For a list of values $x_1,\ldots,x_n$, you can compute a Merkle tree with the root $h_n$. For a given $h_n'$ claimed to be $h_n$, you can shorten the verification by revealing the authentication path of length $log_2(n)-1$ between any known leaf hash $f(x_i)$ and the claimed $h_n'$.
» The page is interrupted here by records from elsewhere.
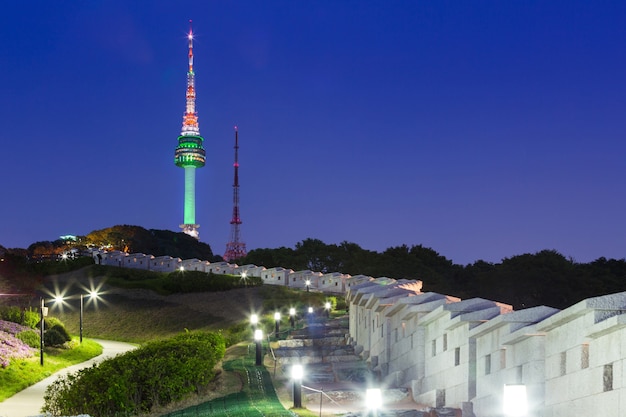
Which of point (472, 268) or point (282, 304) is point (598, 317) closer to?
point (282, 304)

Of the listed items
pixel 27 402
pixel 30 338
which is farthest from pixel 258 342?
pixel 30 338

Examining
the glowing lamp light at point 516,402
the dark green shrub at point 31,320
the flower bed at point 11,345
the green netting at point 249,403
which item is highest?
the dark green shrub at point 31,320

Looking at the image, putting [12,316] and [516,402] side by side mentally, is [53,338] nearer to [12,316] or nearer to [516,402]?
[12,316]

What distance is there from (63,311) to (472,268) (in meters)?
41.8

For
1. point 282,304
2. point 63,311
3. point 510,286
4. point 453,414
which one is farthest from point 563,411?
point 510,286

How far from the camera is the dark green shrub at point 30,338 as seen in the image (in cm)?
2953

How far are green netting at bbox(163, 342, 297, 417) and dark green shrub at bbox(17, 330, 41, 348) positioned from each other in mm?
11942

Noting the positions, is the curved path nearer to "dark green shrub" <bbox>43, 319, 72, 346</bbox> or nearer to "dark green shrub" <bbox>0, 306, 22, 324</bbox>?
"dark green shrub" <bbox>43, 319, 72, 346</bbox>

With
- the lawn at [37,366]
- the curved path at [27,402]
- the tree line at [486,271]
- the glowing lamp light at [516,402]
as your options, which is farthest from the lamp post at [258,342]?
the tree line at [486,271]

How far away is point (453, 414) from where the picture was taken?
13391 mm

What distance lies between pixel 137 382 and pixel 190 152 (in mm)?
146694

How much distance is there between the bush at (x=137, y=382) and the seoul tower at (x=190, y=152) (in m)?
145

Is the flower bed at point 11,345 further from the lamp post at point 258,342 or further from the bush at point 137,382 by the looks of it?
the lamp post at point 258,342

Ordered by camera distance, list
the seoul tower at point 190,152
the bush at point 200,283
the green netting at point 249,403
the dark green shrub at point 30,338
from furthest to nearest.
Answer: the seoul tower at point 190,152 < the bush at point 200,283 < the dark green shrub at point 30,338 < the green netting at point 249,403
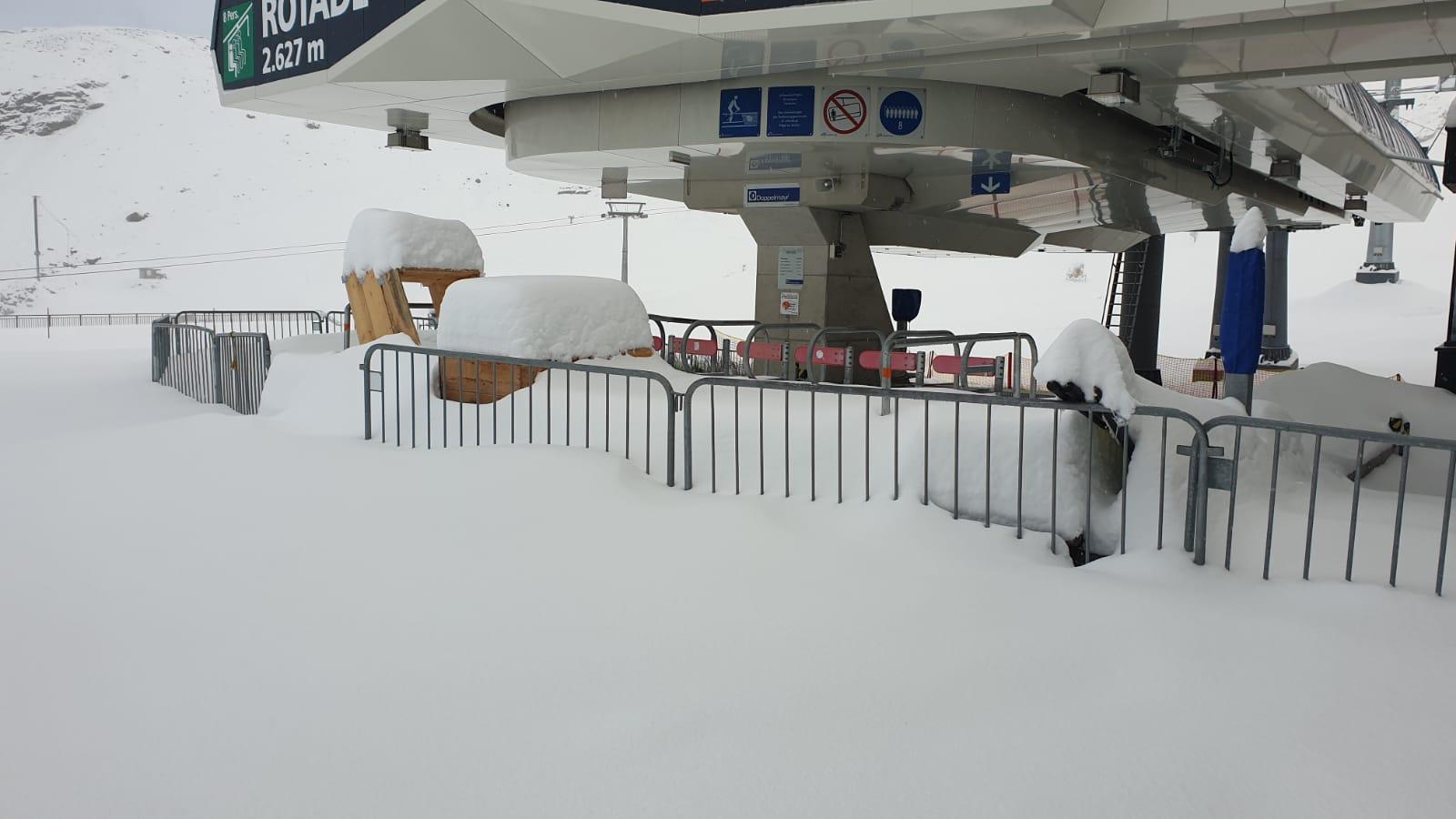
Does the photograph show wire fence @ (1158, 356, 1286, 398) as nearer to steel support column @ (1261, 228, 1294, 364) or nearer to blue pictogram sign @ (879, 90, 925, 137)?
steel support column @ (1261, 228, 1294, 364)

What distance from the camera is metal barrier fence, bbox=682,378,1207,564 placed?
583cm

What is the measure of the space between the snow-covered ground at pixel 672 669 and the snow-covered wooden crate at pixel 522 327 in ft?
9.13

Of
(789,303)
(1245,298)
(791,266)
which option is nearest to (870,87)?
(791,266)

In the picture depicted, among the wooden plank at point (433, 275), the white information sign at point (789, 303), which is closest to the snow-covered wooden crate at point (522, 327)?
the wooden plank at point (433, 275)

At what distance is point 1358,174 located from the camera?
1755 cm

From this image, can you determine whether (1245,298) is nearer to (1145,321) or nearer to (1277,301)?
(1145,321)

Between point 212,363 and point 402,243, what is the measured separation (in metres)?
3.73

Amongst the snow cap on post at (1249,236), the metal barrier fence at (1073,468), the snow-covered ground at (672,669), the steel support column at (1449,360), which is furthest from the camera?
the steel support column at (1449,360)

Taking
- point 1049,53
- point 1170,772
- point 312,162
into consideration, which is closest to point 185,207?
point 312,162

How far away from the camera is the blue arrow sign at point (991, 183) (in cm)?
1323

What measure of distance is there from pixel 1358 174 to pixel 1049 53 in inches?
457

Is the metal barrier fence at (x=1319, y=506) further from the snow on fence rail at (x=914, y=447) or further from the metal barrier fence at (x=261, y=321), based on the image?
the metal barrier fence at (x=261, y=321)

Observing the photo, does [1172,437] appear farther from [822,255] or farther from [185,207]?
[185,207]

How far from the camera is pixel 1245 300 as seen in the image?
7.60 m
By defining the wormhole $w_{i,n}$ as the authentication path between $f(x_i)$ and $h_n$, you can verify that $h_n' = h_n$ in $log_2(n)$ calls to $f$. As pseudo-code:

def verify(f_x_i, w, h_n):
    h_i = f_x_i
    for h_j in w:
        h_i = f(h_i + h_j)
    return h_i == h_n

You can then call verify(f(x_i), w_i_n, h_n'). Specifically, to verify $h_n'$ does not require all previous hashing, only a subset of logarithmic size called the authentication path.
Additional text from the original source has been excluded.